Title:
Novel mRNA and Protein quality control systems induced by aberrant translation in eukaryotes

Toshifumi INADA, Ph.D.
Professor
Graduate School of Pharmaceutical Sciences,Z
Tohoku University

Abstract:
Cells have mRNA surveillance systems to recognize aberrant translation elongation and termination, and eliminate aberrant mRNAs. NMD (Nonsense-Mediated mRNA Decay) is the most characterized mRNA surveillance system that recognizes and eliminates aberrant mRNAs containing a premature termination codon (PTC). NSD (NonStop Decay) system rapidly degrades nonstop mRNA that lacks a termination codon and is produced mainly by polyadenylation within an ORF. NGD (No-Go Decay) quality control system recognize s the stalling of ribosomes during translational elongation and induces endonucleolytic cleavage of the mRNA in the vicinity of the stalled site that leads to rapid mRNA degradation.
We have recently demonstrated that rapid proteasomal degradation of aberrant proteins derived from aberrant mRNAs plays an important role in preventing the expression of abnormal proteins as well as in promoting rapid mRNA decay by mRNA surveillance systems. In NSD and NGD , translation arrest induced by a nascent peptide with positively charged residues results in co-translational degradation of the arrested protein product by the proteasome ( EMBO J. 2005;Genes Dev , 2007; EMBO Rep . 2010 ), and two distinct E3 ubiquitin ligases and novel factors including Rqc1, Tae2 and Cdc48, that interact with 60S ribosomal subunit are involved in the degradation of arrest products associated with stalled ribosome ( JBC , 2009; Cell , 2012 ) . We also found that Dom34:Hbs1 stimulates degradation of stop-codon-less and nonstop mRNAs by dissociating a ribosome that is stalled at the 3′ end of the mRNA , which makes the released mRNA more vulnerable to nucleolytic attack, and that Dom34:Hbs1 plays important roles in both NSD and NGD ( PNAS , 2010; Mol. Cell , 2012). I will also present recent results about a novel role of E3 ubiquitin ligase Hel2 in the endonucleolytic cleavage of the mRNA in NGD.

References:
1.   “ Dom34:Hbs1 Plays a General Role in Quality Control Systems by Dissociation of Stalled Ribosome at 3′ End of Aberrant mRNA ” T. Tsuboi, K. Kuroha, K. Kudo, S. Makino, E. Inoue, I. Kashima and T. Inada Mol. Cell, 26, 518-529 (2012).

2.   “ A ribosome-bound quality control complex triggers nascent peptides and signals translation stress ” O. Brandman, JS. Ornstein, D. Wong, A. Larson, C.C. Williams, G.W. Li, S. Zhou, D. King, P.S. Shen, J. Weibezahn, J.G. Dunn, S. Rouskin, T. Inada , A. Frost, JS. Weissman
Cell, 151, 1042-1054 (2012).

3. “ RACK1 stimulates nascent polypeptide-dependent translation arrest ” K. Kuroha, M. Akamatsu, L. Dimitrova, T. Ito, Y. Kato, K. Shirahige and T. Inada EMBO Reports, 11, 956-961 (2010).

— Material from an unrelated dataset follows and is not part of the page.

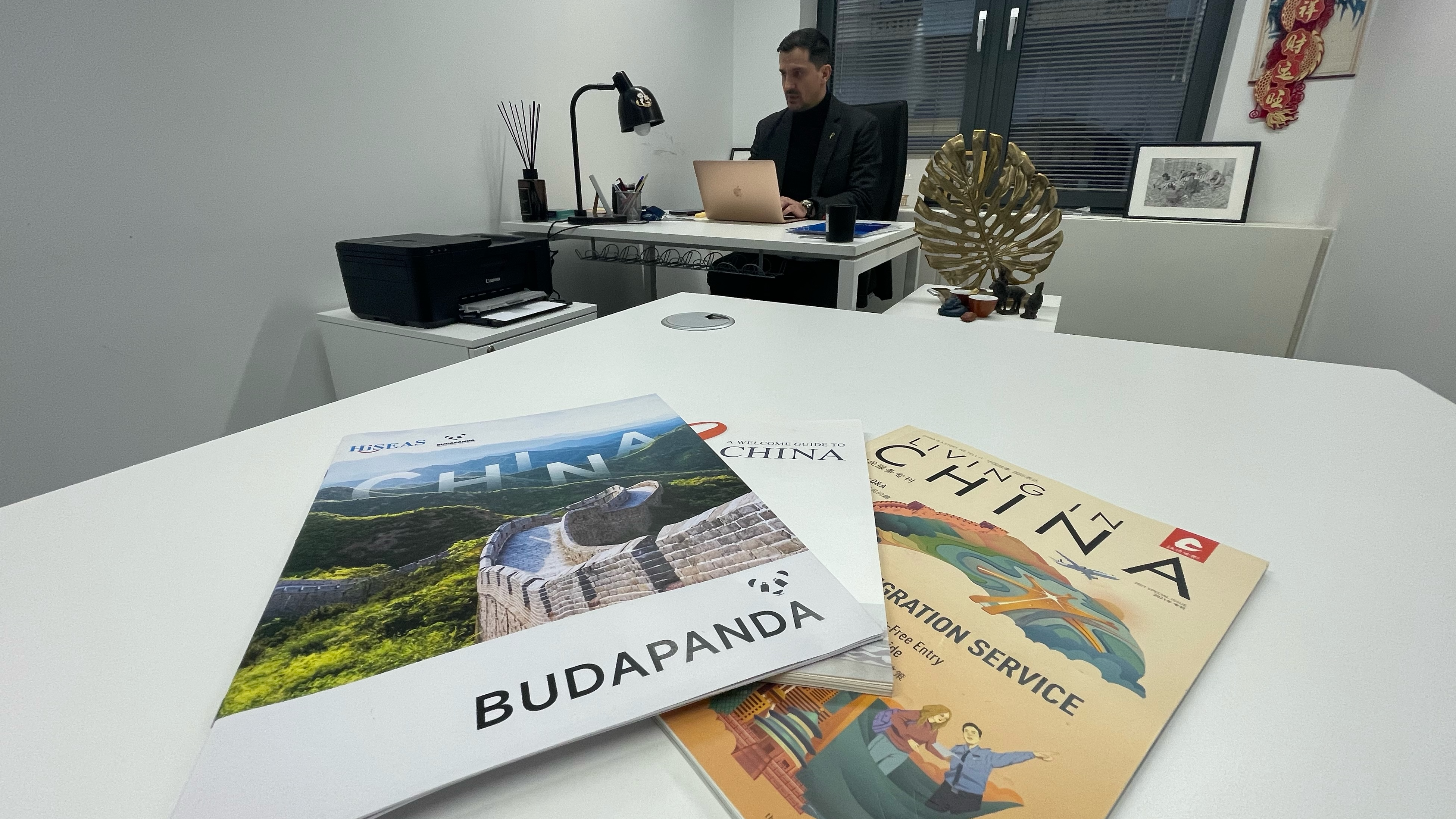 Travel agent Viktor Vereb at his desk in Budapest /Pablo Gutierrez /CGTN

4. “ Structural Basis for mRNA Surveillance by Archaeal Pelota and GTP-bound EF1α Complex ” K. Kobayashi, I. Kikuno, K. Kuroha, K. Saito, K. Ito, R. Ishitani, T. Inada and O. Nureki
Proc. Natl. Acad. Sci. USA, 107, 17575-17579 (2010).

5. “ Nascent peptide-dependent translation arrest leads to not4p-mediated protein degradation by the proteasome ” K. Kuroha, L. Dimitrova, T. Tatematsu and T. Inada J. Biol. Chem ., 284 , 10343-10352 (2009).

6. “Translation of poly(A) tail plays crucial roles in nonstop mRNA surveillance via translation repression and protein destabilization by proteasome in yeast” S. Ito-Harashima, K. Kuroha, T. Tatematsu and T. Inada Genes Dev ., 21 , 519-524 (2007).

7. “Translation of aberrant mRNAs lacking a termination codon or with a shortened 3′-UTR is repressed after initiation in yeast” T. Inada * and H. Aiba EMBO J., 24 , 1584-1595 (2005).